Martin entregou a ele outra cópia do relatório policial, o mesmo que havia dado a Parvati. Ozzy leu com atenção, mas ele sabia pela sua expressão que ainda não estava convencido. Não importa o que digam, ele sempre carregará consigo aquela duvida. E infelizmente aquilo era algo que ninguém poderia ajudar. Para se livrar da culpa, ele teria que encontrar o caminho sozinho.
- Vamos falar sobre o motivo da briga antes do acidente. Você disse que Parvati interferiu em uma entrevista que estava esperando.
- Ela destruiu meu sonho.
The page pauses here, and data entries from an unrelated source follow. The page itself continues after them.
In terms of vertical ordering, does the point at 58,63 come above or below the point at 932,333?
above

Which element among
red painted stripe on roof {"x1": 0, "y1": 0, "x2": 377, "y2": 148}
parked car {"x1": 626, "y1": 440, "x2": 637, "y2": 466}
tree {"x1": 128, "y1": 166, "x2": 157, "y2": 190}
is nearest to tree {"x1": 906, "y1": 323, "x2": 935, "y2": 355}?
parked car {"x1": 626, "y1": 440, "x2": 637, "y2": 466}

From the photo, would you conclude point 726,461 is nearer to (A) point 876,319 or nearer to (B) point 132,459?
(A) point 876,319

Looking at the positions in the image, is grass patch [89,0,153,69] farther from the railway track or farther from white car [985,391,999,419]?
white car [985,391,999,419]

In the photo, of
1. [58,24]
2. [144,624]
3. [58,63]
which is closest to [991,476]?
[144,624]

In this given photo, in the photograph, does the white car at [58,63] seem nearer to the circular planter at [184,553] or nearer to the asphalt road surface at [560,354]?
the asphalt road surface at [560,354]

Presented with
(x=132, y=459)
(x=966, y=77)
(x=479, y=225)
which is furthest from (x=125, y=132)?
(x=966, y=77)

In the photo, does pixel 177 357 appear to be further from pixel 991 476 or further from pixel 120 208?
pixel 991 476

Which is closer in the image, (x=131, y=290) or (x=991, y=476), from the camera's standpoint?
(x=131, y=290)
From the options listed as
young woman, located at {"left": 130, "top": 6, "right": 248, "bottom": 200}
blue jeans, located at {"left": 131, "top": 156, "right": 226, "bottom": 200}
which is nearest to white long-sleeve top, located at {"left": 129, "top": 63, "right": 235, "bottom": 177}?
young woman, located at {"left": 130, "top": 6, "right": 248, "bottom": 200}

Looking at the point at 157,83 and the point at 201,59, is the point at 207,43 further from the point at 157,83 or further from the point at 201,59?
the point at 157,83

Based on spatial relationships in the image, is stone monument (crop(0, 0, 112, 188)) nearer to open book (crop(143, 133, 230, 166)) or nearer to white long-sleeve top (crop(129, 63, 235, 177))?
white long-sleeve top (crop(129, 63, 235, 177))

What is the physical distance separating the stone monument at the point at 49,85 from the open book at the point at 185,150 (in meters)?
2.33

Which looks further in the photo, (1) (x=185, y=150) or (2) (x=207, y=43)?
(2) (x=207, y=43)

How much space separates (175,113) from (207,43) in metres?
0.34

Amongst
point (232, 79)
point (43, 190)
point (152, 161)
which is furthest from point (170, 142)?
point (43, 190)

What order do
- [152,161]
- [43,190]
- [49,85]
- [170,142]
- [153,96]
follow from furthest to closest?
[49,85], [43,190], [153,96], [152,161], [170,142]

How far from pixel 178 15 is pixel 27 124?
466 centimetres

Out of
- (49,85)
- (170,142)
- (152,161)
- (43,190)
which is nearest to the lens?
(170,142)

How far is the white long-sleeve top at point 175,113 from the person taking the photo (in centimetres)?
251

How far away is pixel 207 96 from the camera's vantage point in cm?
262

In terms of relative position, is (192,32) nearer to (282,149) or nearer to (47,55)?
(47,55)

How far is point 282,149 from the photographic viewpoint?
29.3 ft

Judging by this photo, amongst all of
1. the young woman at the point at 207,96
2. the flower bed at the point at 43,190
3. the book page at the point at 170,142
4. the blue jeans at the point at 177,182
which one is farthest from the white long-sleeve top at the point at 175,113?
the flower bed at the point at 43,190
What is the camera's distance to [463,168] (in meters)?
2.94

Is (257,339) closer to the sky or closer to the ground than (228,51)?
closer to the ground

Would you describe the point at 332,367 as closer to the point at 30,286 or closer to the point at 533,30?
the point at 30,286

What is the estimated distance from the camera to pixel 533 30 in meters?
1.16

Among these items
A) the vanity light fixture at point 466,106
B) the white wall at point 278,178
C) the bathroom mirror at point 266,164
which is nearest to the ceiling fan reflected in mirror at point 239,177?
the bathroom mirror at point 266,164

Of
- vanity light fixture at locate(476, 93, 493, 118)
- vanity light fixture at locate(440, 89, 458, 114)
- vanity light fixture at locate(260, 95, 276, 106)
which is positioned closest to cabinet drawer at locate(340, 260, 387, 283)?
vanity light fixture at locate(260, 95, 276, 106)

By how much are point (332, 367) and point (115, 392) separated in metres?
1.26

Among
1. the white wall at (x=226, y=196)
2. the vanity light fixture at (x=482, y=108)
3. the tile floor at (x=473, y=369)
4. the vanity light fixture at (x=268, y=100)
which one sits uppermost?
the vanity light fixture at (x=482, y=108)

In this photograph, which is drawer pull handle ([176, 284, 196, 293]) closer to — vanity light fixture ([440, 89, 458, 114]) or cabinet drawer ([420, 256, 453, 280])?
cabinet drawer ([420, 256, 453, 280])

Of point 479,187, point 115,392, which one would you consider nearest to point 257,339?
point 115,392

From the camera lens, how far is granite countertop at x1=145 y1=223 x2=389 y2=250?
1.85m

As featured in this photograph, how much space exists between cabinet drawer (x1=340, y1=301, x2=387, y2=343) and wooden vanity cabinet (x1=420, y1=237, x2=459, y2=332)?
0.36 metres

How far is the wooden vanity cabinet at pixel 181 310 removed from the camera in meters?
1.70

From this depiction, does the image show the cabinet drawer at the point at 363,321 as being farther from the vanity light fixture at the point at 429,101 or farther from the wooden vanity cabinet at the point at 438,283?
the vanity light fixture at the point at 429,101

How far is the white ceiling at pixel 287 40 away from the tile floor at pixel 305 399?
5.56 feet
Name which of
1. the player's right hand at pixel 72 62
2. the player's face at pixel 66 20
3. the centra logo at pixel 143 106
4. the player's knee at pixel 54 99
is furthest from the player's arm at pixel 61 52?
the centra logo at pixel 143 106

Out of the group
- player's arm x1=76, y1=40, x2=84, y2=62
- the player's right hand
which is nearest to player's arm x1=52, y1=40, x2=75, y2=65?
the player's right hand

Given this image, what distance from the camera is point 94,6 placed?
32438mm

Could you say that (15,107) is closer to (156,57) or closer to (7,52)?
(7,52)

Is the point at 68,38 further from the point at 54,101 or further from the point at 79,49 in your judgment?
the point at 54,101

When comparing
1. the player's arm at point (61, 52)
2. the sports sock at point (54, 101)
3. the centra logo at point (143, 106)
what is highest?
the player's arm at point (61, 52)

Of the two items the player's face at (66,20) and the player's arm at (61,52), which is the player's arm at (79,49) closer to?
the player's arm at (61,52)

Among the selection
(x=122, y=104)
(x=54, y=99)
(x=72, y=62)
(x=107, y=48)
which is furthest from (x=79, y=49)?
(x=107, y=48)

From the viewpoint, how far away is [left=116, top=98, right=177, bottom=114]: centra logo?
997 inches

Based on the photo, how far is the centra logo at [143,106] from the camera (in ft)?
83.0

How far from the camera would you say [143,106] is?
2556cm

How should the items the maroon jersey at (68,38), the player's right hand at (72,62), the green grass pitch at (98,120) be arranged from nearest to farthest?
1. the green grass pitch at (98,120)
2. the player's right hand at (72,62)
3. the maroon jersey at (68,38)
Jogar pelo Vancouver Cannucks era algo que eu sonhava desde criança e aquela oportunidade era única.
- Vocês já conversaram sobre isso? – ele assentiu, sem encarar o psicólogo – E você a perdoou por isso?
- Sim... Não, na verdade não. Disse a ela que estava tudo bem, que já tinha esquecido, mas era mentira.
- E por que mentiu pra ela?
- Porque não queria falar sobre isso. Foi mais fácil dizer que já estava esquecido.
- Você sabe que vão precisar conversar sobre isso, não sabe?
- Sim, eu sei, mas ainda não estou pronto para perdoá-la. Não estou com raiva nem quero me vingar, estamos nos dando bem agora, só não consigo perdoar ainda. Isso me magoou muito.
- Um passo para você encontrar uma maneira de perdoá-la é ser honesto com ela. Parvati precisa entender as conseqüências de seus atos e saber como você se sente é importante – ele abaixou a cabeça sem responder, mas acabou assentindo – Façamos assim: se você quiser conversar com ela por conta própria sobre isso, faça. Se não quiser, na próxima sessão nós três faremos isso, juntos. Vou ajudá-los se quiserem, mas fica a seu critério.
Ozzy concordou e prometeu pensar se ia conversar com ela sozinho ou esperar pela próxima sessão, mas no fundo ele sabia que não teria coragem de puxar o assunto. Tudo era mais fácil de ser dito nas sessões, então Dr. Pace teria que fazer isso por ele. Pela primeira vez ele iria para a terapia sabendo exatamente o que esperar, mas a perspectiva era ainda menos animadora.